First, I created a CPU-intensive function that performs singular value decomposition (SVD) on 300 randomly generated 10x10 positive semidefinite matrices. The function returns a 300x7 data frame summarizing the results:

anysvd <- function(id, dim = 10, nrep = 300) {
  results <- vector("list", nrep)

  for (j in 1:nrep) {
    X <- matrix(rnorm(dim^2), dim, dim)
    A <- crossprod(X)

    s <- svd(A)

    results[[j]] <- data.frame(
      id = id,
      sub_id = j,
      sv1 = s$d[1],
      sv2 = s$d[2],
      sv3 = s$d[3],
      matrix_norm = norm(A, type = "F"),
      matrix_trace = sum(diag(A))
    )
  }

  as.data.frame(data.table::rbindlist(results))
}

I ran the benchmarks across different numbers of iterations (1000, 10000, 50000, 100000) using the %dofuture% operator on a 32-worker setup (7950X3D):

library(doFuture)

plan(multisession, workers = 32)

nsim_grid <- c(1000, 10000, 50000, 100000)

df_bench <- data.frame(
  nsim = integer(),
  method = character(),
  time = numeric()
)

for (nsim in nsim_grid) {
  message("Running benchmark with nsim=", nsim)

  # Method 1: foreach(.combine = "rbind")
  set.seed(42)
  tictoc::tic.clearlog()
  tictoc::tic(paste0("method1_nsim", nsim))
  df_rbind <- foreach(
    i = 1:nsim,
    .combine = "rbind",
    .options.future = list(seed = TRUE)
  ) %dofuture% {
    anysvd(i)
  }
  tictoc::toc(log = TRUE, quiet = TRUE)

  # Method 2: foreach then rbindlist
  set.seed(42)
  tictoc::tic(paste0("method2_nsim", nsim))
  lst_rbindlist <- foreach(
    i = 1:nsim,
    .options.future = list(seed = TRUE)
  ) %dofuture% {
    anysvd(i)
  }
  df_rbindlist <- as.data.frame(data.table::rbindlist(lst_rbindlist))
  tictoc::toc(log = TRUE, quiet = TRUE)

  if (!identical(df_rbind, df_rbindlist)) warning("Discrepant results for nsim=", nsim)

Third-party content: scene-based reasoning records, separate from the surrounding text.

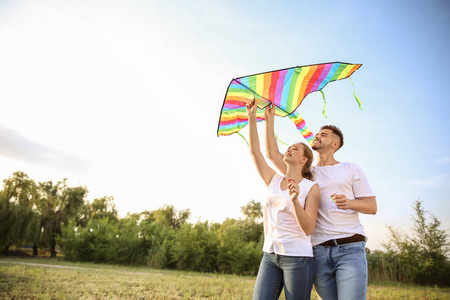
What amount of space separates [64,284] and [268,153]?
640cm

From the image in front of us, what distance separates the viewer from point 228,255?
603 inches

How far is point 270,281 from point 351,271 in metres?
0.58

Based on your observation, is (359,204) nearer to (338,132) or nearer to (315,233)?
(315,233)

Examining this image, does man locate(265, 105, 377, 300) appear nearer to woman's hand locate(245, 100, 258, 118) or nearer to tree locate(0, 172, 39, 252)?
woman's hand locate(245, 100, 258, 118)

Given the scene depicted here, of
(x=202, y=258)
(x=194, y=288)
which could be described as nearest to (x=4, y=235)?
(x=202, y=258)

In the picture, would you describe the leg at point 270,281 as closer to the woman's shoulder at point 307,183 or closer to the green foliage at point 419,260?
the woman's shoulder at point 307,183

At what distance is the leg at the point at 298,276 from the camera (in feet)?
6.91

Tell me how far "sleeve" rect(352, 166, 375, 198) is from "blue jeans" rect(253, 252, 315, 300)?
639 mm

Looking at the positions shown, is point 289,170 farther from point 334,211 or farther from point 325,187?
point 334,211

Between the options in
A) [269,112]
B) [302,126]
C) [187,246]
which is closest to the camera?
[269,112]

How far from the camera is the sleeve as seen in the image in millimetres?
2329

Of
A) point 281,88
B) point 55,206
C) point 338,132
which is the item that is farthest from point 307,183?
point 55,206

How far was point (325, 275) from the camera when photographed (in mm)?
2188

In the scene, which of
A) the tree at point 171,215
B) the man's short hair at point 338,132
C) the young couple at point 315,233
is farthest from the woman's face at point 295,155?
the tree at point 171,215
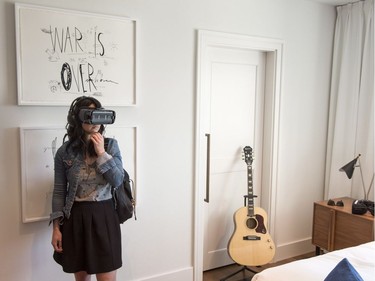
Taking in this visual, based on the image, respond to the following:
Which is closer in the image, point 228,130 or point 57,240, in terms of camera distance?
point 57,240

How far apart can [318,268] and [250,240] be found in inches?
41.3

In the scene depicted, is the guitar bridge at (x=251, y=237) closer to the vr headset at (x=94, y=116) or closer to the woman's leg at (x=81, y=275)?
the woman's leg at (x=81, y=275)

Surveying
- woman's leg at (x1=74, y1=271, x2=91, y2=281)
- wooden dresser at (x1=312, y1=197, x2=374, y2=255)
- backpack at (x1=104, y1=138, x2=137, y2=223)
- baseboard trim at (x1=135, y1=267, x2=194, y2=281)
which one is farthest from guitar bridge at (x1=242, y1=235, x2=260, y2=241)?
woman's leg at (x1=74, y1=271, x2=91, y2=281)

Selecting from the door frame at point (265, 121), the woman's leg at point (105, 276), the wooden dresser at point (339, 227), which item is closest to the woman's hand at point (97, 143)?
the woman's leg at point (105, 276)

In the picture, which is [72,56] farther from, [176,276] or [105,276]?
[176,276]

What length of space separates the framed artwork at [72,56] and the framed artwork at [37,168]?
0.18 m

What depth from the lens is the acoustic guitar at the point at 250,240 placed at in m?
2.53

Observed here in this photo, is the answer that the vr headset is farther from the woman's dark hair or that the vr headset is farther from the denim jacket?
the denim jacket

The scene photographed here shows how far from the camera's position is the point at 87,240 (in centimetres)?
167

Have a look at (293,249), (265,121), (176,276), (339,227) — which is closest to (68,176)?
(176,276)

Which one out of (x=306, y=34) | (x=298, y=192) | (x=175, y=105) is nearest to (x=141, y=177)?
(x=175, y=105)

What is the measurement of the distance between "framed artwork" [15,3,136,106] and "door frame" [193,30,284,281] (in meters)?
0.54

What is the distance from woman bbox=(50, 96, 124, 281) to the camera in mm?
1679

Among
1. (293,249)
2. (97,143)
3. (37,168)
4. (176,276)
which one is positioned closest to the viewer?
(97,143)
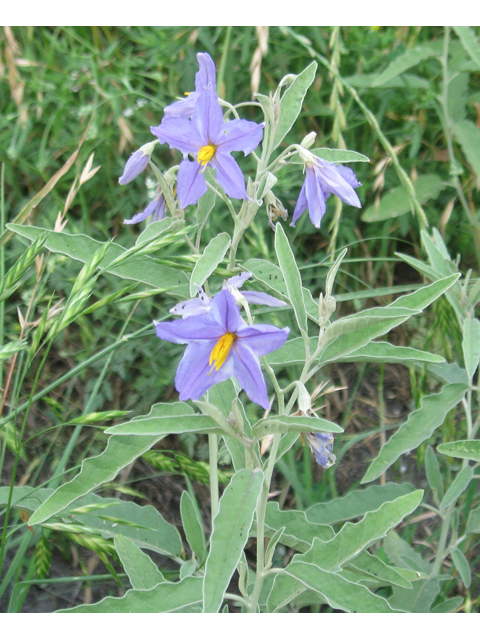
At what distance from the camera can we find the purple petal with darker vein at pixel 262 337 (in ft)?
3.70

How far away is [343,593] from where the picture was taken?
123 cm

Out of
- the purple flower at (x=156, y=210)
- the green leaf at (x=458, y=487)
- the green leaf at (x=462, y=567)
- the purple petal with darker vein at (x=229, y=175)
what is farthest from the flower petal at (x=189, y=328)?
the green leaf at (x=462, y=567)

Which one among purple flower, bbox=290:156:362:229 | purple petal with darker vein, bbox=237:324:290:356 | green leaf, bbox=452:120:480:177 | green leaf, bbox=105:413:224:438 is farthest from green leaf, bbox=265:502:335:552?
green leaf, bbox=452:120:480:177

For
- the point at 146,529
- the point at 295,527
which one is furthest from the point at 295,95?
the point at 146,529

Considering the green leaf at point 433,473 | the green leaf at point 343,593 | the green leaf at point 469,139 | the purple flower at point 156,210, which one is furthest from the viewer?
the green leaf at point 469,139

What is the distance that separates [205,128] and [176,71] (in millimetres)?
1377

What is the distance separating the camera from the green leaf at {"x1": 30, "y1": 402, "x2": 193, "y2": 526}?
1.26m

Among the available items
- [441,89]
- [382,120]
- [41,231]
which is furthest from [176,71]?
[41,231]

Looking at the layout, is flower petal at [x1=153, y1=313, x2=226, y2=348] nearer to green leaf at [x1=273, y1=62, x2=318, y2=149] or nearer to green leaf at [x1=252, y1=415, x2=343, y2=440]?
green leaf at [x1=252, y1=415, x2=343, y2=440]

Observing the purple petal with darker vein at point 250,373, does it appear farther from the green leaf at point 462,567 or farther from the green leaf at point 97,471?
the green leaf at point 462,567

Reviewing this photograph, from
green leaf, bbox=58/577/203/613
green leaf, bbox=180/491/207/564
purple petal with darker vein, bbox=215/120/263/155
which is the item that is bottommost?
green leaf, bbox=180/491/207/564

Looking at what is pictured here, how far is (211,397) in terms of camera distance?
1.45 meters

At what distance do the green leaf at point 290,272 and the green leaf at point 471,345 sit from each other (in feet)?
1.60

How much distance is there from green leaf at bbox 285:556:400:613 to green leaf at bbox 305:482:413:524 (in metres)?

  lst_log <- tictoc::tic.log(format = FALSE)
  df_bench <- rbind(
    df_bench,
    data.frame(
      nsim = nsim,
      method = "foreach(.combine=\"rbind\")",
      time = lst_log[[1]]$toc - lst_log[[1]]$tic
    ),
    data.frame(
      nsim = nsim,
      method = "rbindlist",
      time = lst_log[[2]]$toc - lst_log[[2]]$tic
    ),
    make.row.names = FALSE
  )

  tictoc::tic.clearlog()
}

Benchmark results

The results in the figure demonstrate that while both methods perform similarly at smaller scales (1000 iterations). The .combine = "rbind" method quickly becomes inefficient as the number of iterations increase, while the manual combine method sees linear time growth.

Comparison of combine methods performance.
Comparison of combine methods performance.

The table below shows the original timing numbers. At least for this particular benchmark, we see that at higher iteration counts (10000+), combining results with .combine dramatically increases execution time. Specifically, at 100000 iterations, using .combine = "rbind" approximately doubles the total execution time compared to manually combining with rbindlist() — from CPU monitoring, half of the time was spent on burning one CPU core.

nsim Method Time (seconds)
1000 foreach(.combine="rbind") 8.52
1000 rbindlist 8.70
10000 foreach(.combine="rbind") 54.56
10000 rbindlist 47.77
50000 foreach(.combine="rbind") 353.61
50000 rbindlist 225.17
100000 foreach(.combine="rbind") 927.05
100000 rbindlist 450.90

Conclusion

Based on this benchmark, you should consider avoiding .combine = "rbind" in parallel foreach() loops. Instead, aggregate the results after parallel execution using more efficient alternatives such as data.table::rbindlist() or dplyr::bind_rows(). Further investigation into the other methods supported by .combine is recommended to fully understand their performance implications.